Since Benny is the best ball player on the lot, he takes Smalls under his wing and teaches him the basics. Things turn around when Benny gets an incredible hit, and Smalls makes an equally incredible catch and throw to the infield. The gang decides that Smalls is okay after all, and their summer of adventures begins. The main focus of the boys is baseball, and their secondary focus is dreaming of Wendy Peffercorn, the local lifeguard and frequent visitor in their daydreams. After one of the guys pulls off an elaborate hoax in order to steal a kiss from Wendy, the boys lose their pool privileges for the summer. It’s all too easy to remember the early days of noticing the opposite sex during these hilarious scenes.

After the boys are banned from the pool, they continue to devote their time to being the best baseball team around. This draws the attention of the Tigers-a real team with a real field-who live on the other side of town. The Tigers are embarrassed on their home field, and the sandlot boys feel like the kings of the world. This is another refreshing aspect of this movie. The game wasn’t the climax of the movie. This is not a typical “win at all costs” sports movie; it’s just a movie about a group of kids who had an unforgettable summer. Had they lost, it wouldn’t have changed the feeling of the movie at all.
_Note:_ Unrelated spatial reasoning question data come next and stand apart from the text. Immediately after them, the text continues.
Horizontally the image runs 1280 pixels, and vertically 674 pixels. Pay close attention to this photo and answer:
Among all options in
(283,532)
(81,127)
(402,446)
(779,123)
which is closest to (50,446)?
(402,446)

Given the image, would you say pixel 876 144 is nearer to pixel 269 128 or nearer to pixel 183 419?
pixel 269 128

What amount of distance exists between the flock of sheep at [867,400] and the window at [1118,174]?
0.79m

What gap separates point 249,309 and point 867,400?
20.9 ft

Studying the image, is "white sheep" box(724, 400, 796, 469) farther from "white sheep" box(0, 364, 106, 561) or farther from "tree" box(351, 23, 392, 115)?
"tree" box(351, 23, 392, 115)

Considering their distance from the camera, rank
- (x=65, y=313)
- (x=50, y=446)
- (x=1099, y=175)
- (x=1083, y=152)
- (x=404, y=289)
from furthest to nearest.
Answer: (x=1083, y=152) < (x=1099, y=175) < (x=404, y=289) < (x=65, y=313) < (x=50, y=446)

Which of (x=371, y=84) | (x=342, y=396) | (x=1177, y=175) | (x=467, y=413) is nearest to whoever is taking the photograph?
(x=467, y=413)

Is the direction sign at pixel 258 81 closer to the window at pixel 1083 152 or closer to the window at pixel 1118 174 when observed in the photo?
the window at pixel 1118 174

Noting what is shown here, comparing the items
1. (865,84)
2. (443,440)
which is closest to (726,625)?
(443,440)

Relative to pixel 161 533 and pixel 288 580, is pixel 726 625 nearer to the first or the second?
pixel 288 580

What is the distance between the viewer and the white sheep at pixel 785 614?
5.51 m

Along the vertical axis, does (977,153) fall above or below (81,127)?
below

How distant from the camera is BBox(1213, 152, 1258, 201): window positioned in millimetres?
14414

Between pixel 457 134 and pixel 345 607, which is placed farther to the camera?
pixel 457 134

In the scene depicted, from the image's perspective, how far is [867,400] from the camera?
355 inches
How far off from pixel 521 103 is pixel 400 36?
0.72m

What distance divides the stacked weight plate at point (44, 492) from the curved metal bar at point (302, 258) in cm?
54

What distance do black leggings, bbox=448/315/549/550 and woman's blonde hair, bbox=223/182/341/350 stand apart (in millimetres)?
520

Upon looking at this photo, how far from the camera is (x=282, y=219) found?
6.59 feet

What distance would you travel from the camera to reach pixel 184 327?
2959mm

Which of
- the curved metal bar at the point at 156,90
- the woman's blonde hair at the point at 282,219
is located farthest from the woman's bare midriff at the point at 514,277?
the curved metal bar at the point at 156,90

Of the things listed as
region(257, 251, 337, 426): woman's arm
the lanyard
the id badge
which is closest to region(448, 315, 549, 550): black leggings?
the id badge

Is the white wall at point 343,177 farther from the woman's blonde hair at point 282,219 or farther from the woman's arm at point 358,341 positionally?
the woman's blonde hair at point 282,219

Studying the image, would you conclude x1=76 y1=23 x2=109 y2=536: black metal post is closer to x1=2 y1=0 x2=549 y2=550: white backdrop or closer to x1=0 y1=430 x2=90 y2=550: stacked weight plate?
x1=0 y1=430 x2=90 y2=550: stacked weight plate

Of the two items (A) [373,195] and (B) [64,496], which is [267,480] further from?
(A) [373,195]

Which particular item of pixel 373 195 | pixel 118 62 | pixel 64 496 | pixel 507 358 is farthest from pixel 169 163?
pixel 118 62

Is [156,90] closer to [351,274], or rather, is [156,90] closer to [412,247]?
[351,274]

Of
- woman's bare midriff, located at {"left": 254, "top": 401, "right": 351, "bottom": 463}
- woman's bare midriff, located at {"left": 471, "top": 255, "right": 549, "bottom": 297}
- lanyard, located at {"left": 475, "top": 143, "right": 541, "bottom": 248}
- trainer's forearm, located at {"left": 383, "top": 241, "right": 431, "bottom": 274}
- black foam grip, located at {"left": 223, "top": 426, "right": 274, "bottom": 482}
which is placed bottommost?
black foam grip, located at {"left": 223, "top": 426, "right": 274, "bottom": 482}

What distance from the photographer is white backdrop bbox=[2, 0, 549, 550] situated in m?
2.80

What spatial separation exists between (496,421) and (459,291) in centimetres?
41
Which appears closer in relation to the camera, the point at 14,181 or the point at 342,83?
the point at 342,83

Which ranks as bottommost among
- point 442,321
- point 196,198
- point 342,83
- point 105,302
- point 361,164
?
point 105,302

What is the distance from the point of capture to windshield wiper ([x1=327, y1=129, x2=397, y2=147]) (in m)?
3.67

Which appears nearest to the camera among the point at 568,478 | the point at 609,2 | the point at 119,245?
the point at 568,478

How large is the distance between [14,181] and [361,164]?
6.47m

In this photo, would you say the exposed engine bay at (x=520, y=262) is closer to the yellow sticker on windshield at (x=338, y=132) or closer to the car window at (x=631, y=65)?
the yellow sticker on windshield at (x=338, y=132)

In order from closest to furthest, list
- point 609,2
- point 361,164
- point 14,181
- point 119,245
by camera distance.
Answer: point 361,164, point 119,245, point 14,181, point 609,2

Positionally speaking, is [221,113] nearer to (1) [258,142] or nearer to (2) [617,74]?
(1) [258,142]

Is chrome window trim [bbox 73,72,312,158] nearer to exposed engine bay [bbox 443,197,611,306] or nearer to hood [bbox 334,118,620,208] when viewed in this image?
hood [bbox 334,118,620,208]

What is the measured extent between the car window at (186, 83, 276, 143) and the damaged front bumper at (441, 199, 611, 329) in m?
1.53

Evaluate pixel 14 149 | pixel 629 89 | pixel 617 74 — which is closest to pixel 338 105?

One day, as the kids are playing ball, a powerful hit by Benny ruins the only ball they have. Smalls decides to borrow his stepdad’s prized, autographed baseball, but it soon gets hit over the fence. The biggest problem with that is that The Beast controls the area beyond the fence. The Beast is the biggest, meanest dog that anyone has ever seen, so the boys try a number of clever plans in order to retrieve the ball. Finally, Benny decides that he will retrieve the ball with his superior speed provided by his PF Flyers. Benny manages to get the ball, but a hilarious high-speed chase ensues between him and The Beast. This scene-and the whole movie-is over-the-top and perfectly filmed. Nothing is as big as the imagination of a group of boys, and the recollections in this movie are all handled in an exquisitely exaggerated manner.

Of course, the dog turns out to be friendly. Of course, the dog’s owner turns out to be an ex-baseball player who saves the day. A movie like “The Sandlot” is expected to have good news for everyone. That’s what makes it such an important movie in the memories of anyone who watched it as a kid.

When people think back to their childhoods, there is often a glowing filter around those memories. Nothing bad seemed to happen back then, and anything that was perceived to be devastating usually turned out okay. That’s the kind of warm feeling this movie imparts. The Sandlot just celebrated its twentieth anniversary in April, and it’s just as fun to watch today as it was back then.